Information supplied START

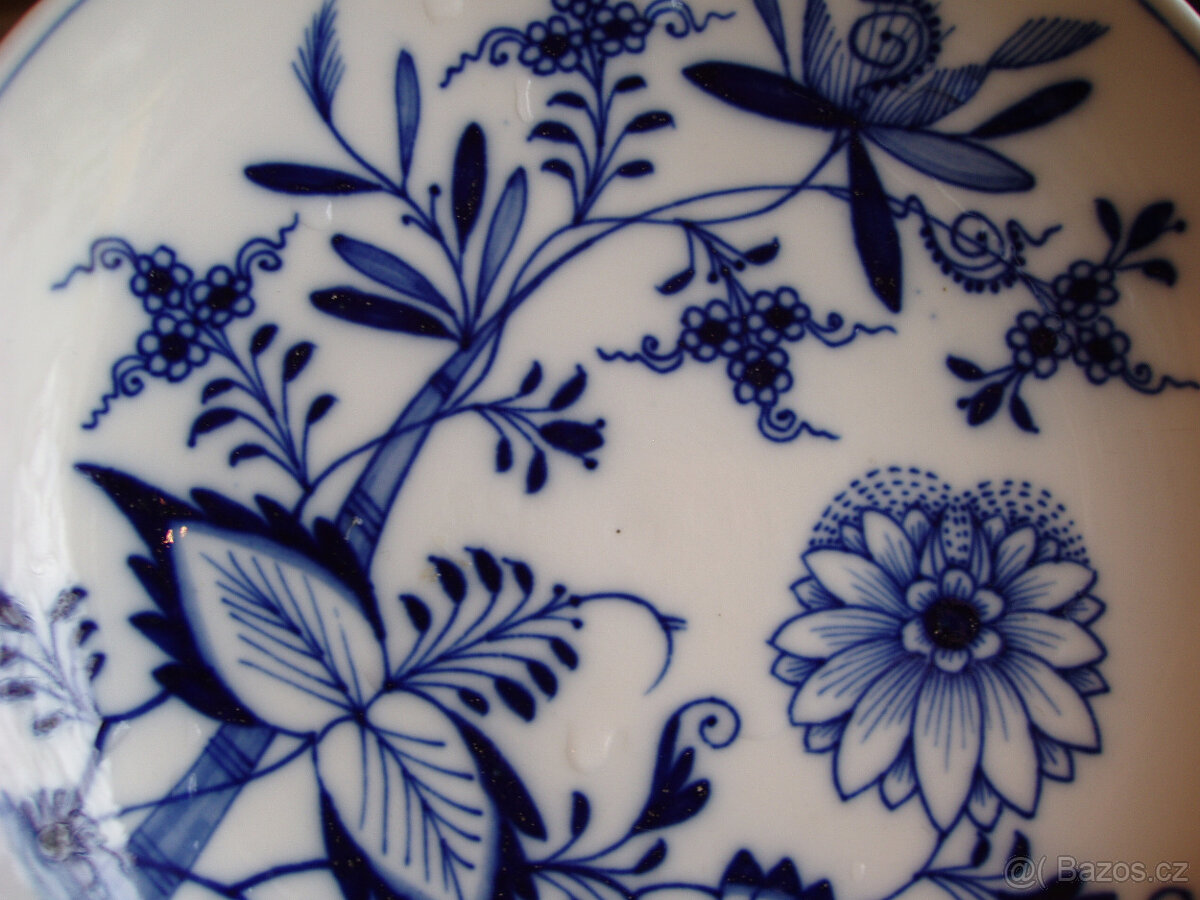 Cibuláková konvička z Dubí + starožitný cibulákový talířek M - 7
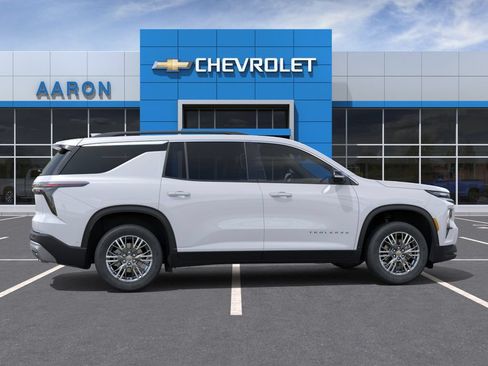 New 2026 Chevrolet Traverse LT FWD image 7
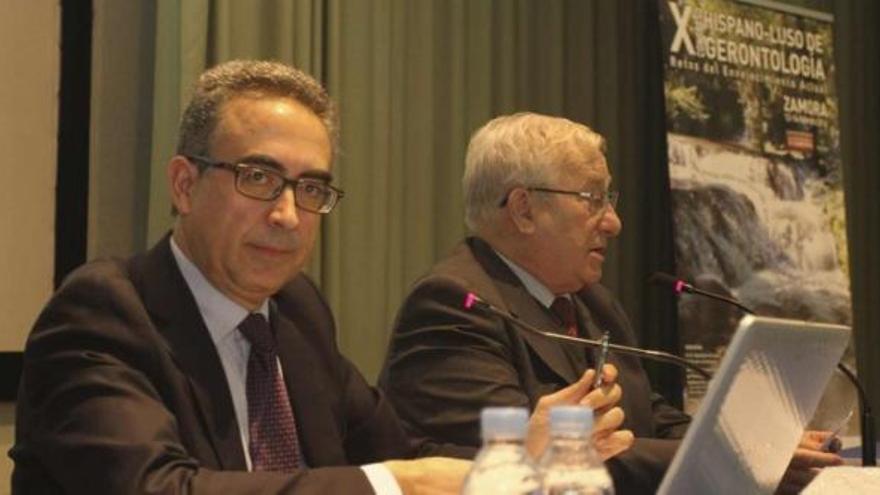 Antonio Sánchez  y Eduardo  Montes, ayer en la conferencia plenaria. / Foto  José Luis Fernández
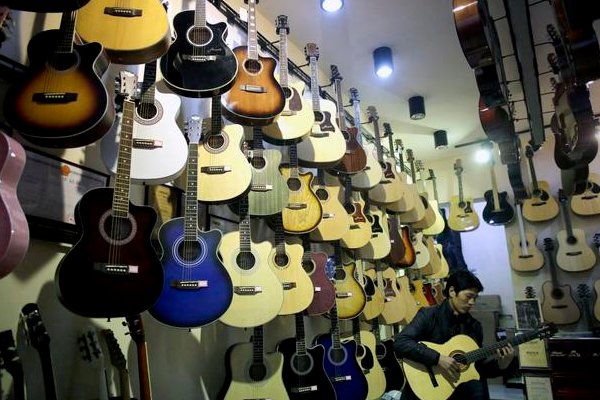 吉他什么牌子好?求推荐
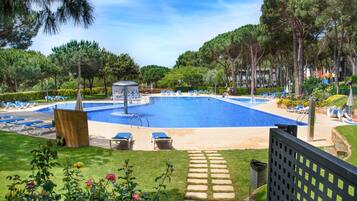 Outdoor pool, pool umbrellas, pool loungers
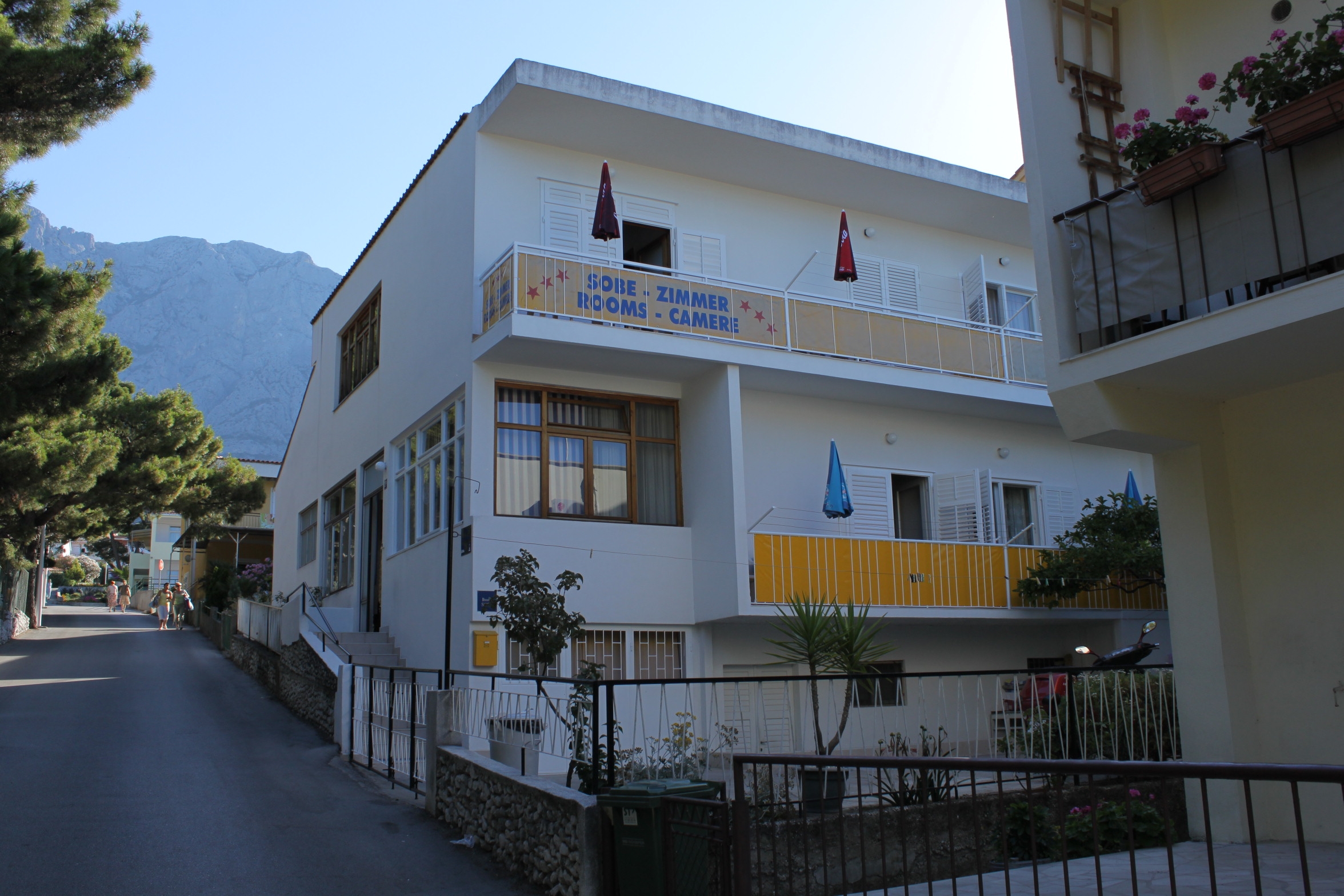 Room with balcony Makarska  S-a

Information supplied END

Please output the listing above exactly from its first line through the line with "Outdoor pool, pool umbrellas, pool loungers", both included, and nothing beyond that line. Omit pictures.

 Cibuláková konvička z Dubí + starožitný cibulákový talířek M - 7
 New 2026 Chevrolet Traverse LT FWD image 7
 Antonio Sánchez  y Eduardo  Montes, ayer en la conferencia plenaria. / Foto  José Luis Fernández
 吉他什么牌子好?求推荐
 Outdoor pool, pool umbrellas, pool loungers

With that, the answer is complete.